[Collected data entries]
★ ★ ★ ★ ★ ★ ★

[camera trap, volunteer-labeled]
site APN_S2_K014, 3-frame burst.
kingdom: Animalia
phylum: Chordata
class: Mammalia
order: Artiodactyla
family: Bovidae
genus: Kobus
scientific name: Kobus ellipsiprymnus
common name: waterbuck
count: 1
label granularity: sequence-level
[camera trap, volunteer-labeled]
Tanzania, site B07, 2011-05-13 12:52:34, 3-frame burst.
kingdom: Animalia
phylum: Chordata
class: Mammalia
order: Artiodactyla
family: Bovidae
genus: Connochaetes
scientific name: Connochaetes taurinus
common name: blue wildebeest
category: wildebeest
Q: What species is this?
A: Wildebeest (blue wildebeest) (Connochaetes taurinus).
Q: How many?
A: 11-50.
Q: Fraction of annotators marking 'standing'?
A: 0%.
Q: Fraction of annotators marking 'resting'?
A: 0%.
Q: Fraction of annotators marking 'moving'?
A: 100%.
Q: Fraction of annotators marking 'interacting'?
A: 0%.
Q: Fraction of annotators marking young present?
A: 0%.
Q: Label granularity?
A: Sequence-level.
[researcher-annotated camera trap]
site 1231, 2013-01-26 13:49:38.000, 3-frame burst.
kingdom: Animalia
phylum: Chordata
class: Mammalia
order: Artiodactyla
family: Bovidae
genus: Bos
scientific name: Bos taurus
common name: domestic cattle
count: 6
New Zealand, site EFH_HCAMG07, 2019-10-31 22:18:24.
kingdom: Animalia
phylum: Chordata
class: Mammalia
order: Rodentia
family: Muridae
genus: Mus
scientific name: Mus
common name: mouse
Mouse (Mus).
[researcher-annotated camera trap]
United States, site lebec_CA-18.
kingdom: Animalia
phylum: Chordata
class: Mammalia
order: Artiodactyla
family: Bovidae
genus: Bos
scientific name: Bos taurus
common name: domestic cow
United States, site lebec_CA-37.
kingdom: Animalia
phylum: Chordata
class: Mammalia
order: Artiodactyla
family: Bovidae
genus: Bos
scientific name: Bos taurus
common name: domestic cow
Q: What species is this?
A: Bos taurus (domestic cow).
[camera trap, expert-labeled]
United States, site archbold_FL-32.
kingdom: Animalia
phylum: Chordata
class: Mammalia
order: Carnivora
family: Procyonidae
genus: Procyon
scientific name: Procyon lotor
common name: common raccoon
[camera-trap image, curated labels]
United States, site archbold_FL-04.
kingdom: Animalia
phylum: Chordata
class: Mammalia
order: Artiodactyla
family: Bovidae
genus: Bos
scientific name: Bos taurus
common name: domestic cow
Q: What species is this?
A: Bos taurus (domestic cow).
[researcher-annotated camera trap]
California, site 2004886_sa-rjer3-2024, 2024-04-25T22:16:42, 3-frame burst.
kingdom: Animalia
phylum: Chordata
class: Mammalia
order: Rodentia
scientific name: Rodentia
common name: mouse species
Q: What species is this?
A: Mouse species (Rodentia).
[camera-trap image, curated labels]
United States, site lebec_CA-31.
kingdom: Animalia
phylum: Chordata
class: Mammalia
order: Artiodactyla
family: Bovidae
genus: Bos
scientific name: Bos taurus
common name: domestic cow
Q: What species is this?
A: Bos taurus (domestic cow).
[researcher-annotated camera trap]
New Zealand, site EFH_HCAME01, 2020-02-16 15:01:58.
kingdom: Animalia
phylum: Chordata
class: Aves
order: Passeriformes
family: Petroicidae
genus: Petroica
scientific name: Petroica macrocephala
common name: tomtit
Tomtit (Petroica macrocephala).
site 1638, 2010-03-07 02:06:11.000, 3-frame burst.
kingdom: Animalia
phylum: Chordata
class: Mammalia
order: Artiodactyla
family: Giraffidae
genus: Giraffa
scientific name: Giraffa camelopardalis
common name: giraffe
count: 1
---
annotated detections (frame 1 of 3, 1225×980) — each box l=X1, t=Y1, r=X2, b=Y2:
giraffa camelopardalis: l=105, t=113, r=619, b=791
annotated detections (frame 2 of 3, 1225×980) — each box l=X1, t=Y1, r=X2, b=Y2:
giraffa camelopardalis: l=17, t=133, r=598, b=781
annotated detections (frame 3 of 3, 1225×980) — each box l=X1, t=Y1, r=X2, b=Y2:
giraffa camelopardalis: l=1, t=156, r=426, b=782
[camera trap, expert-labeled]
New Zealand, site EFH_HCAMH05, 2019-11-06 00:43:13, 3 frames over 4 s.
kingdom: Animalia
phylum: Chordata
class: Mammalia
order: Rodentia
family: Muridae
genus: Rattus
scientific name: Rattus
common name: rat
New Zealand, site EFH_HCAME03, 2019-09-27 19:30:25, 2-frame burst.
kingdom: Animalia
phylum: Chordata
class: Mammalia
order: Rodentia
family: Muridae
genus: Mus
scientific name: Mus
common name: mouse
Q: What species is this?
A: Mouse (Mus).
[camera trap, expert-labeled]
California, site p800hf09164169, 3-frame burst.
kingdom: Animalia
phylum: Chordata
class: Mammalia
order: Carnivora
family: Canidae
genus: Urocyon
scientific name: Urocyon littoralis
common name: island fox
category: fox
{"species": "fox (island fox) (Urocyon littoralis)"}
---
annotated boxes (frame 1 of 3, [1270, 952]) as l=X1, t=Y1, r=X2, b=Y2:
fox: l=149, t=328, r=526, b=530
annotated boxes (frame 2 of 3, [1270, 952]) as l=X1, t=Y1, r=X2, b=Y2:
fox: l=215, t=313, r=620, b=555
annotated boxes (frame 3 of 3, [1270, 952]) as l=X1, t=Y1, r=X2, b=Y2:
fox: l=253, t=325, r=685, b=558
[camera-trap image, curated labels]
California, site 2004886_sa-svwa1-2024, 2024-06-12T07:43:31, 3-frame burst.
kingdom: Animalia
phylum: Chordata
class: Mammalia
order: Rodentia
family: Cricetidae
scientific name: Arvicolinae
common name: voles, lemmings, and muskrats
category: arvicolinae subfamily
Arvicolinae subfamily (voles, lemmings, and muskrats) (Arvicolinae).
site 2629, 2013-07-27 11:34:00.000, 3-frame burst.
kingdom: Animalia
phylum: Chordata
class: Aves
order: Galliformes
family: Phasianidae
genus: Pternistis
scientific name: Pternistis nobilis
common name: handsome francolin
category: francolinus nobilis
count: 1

★ ★ ★ ★ ★ ★ ★

Task to complete =>
The number of lines in the data that hold "Fraction" must be the entire answer.

Response area =>
5